Source records: Begin

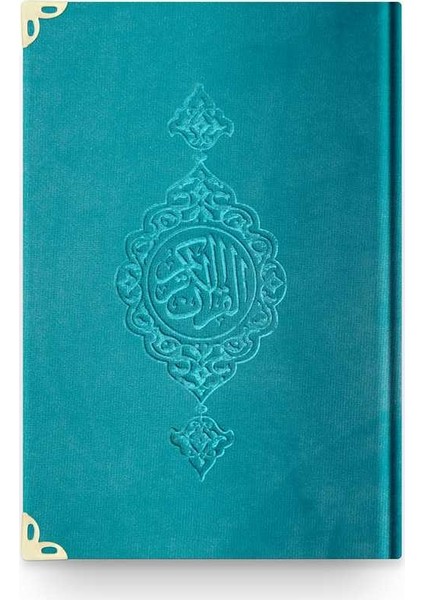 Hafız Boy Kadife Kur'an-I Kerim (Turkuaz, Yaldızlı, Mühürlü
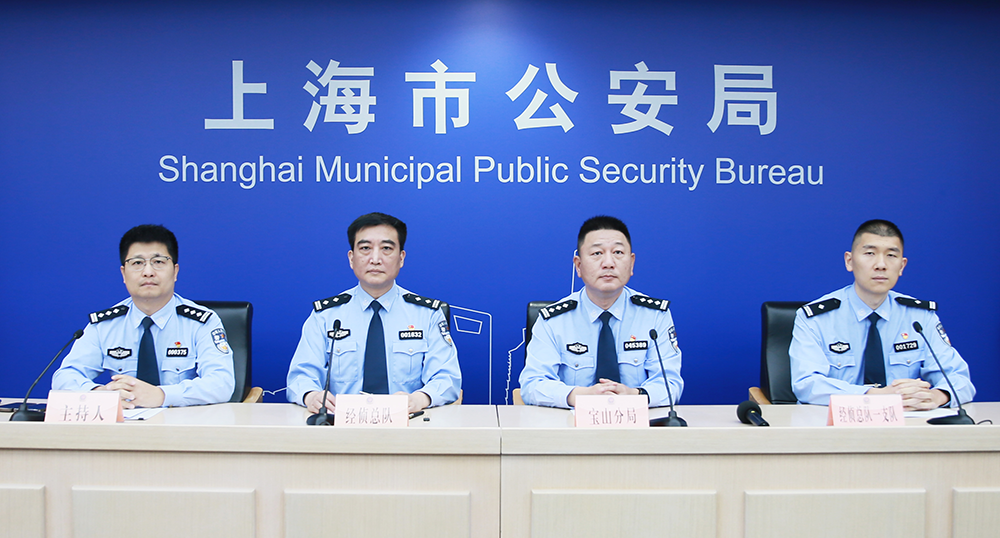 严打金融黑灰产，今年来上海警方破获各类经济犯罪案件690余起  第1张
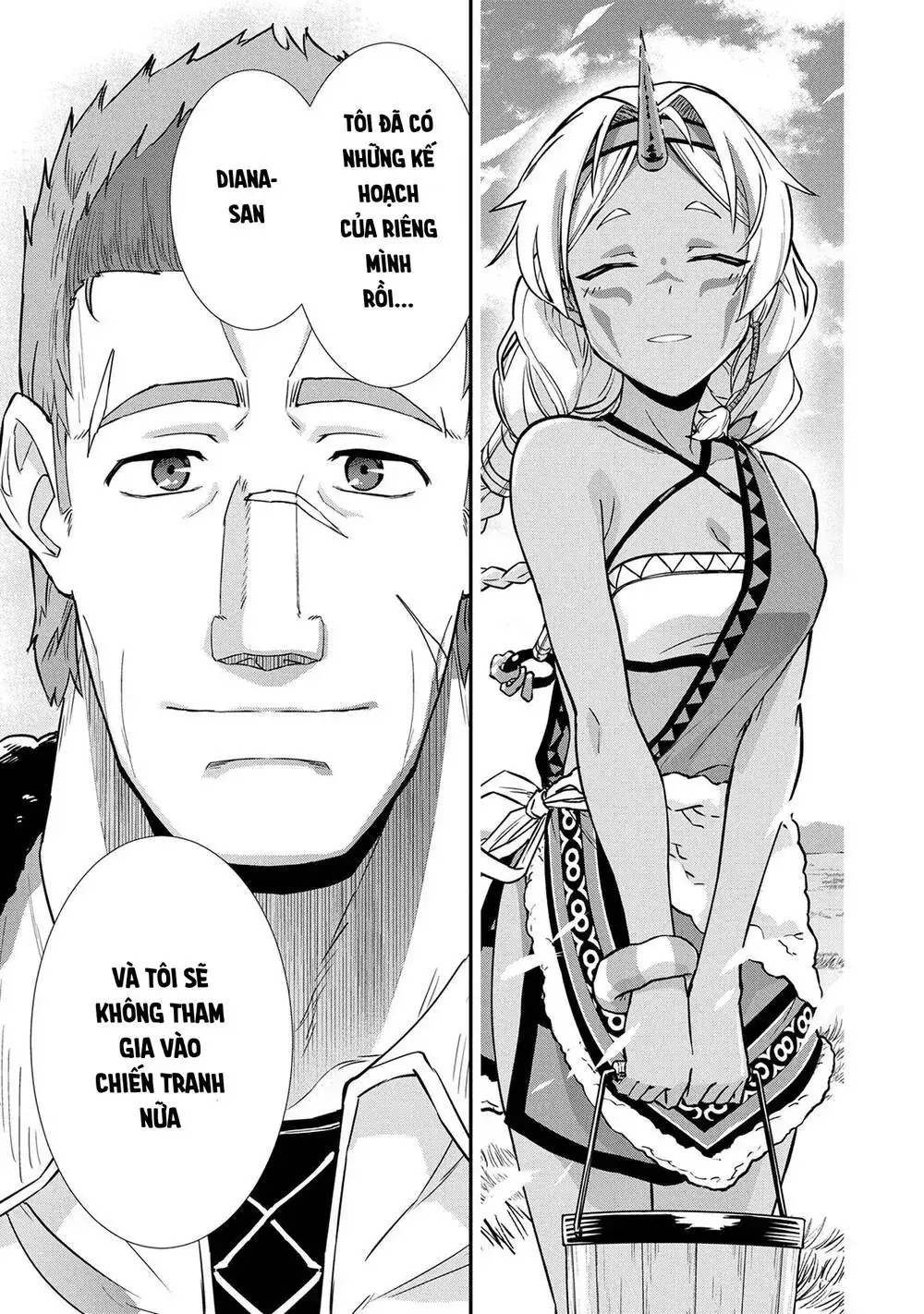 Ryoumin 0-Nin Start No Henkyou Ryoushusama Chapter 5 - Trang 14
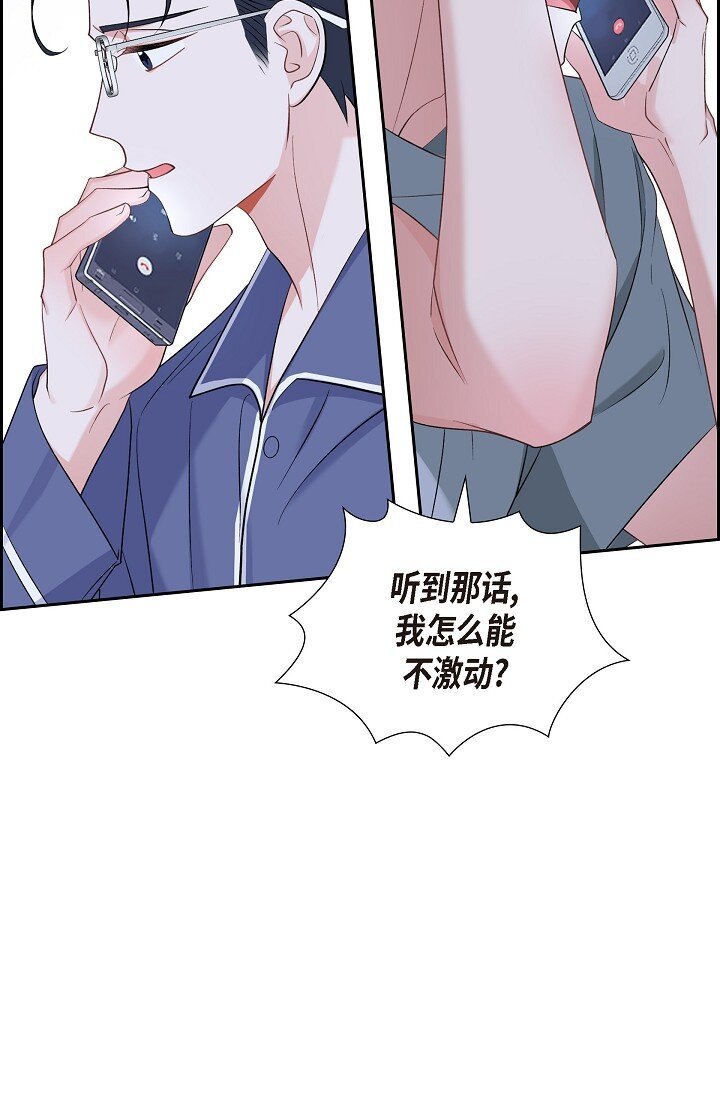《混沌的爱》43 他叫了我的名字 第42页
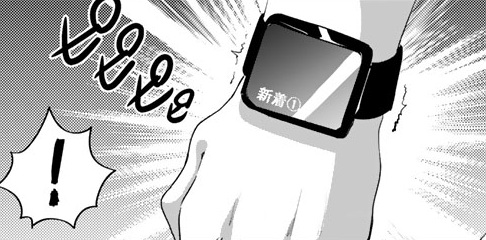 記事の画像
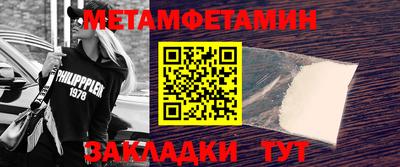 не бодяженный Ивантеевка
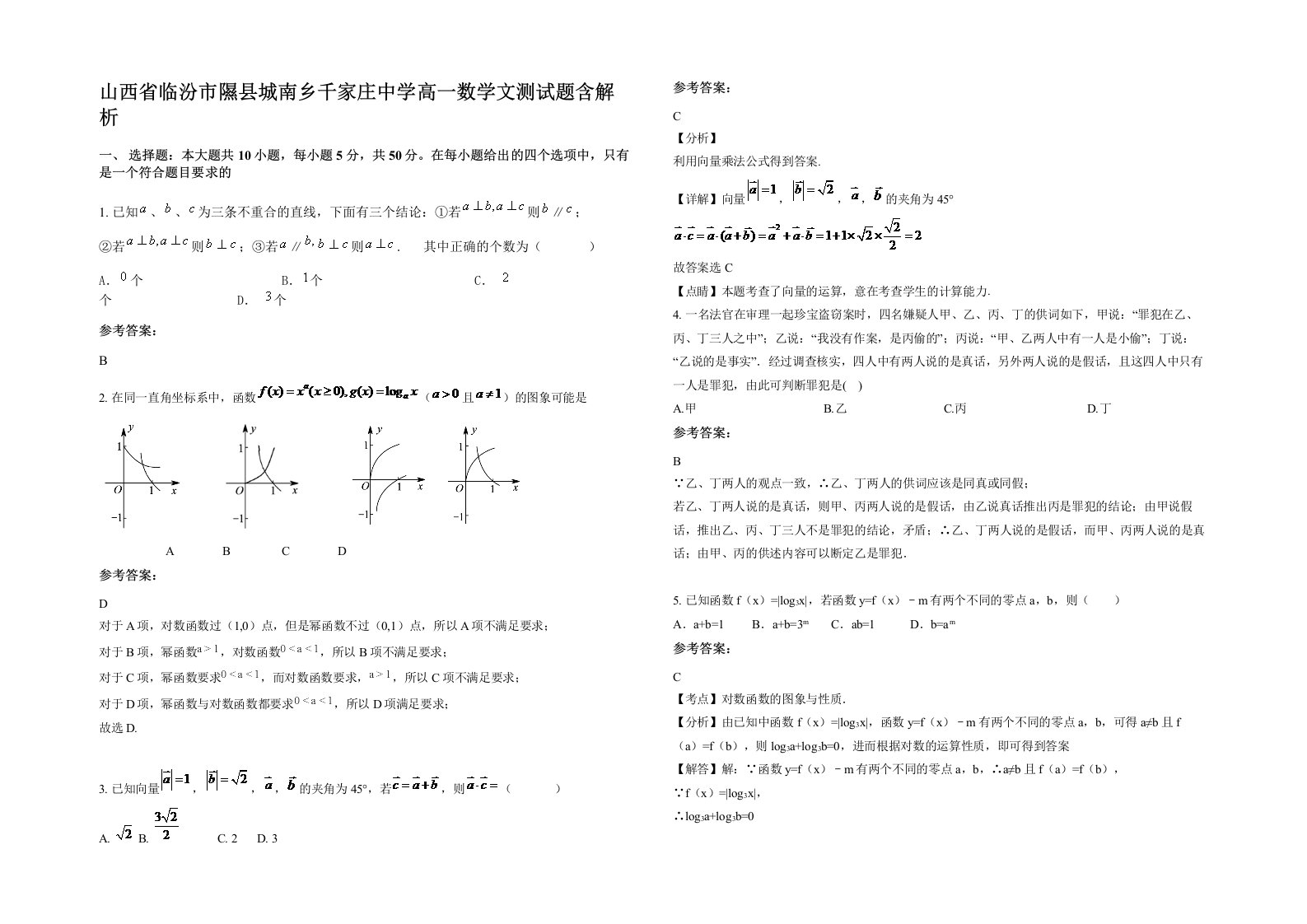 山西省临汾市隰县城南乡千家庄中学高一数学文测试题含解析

Source records: End

• _Task brief_: Set down the data exactly as it appears, without any images.

• _Result of the exercise_:
 Hafız Boy Kadife Kur'an-I Kerim (Turkuaz, Yaldızlı, Mühürlü
 严打金融黑灰产，今年来上海警方破获各类经济犯罪案件690余起  第1张
 Ryoumin 0-Nin Start No Henkyou Ryoushusama Chapter 5 - Trang 14
《混沌的爱》43 他叫了我的名字 第42页
 記事の画像
 не бодяженный Ивантеевка
 山西省临汾市隰县城南乡千家庄中学高一数学文测试题含解析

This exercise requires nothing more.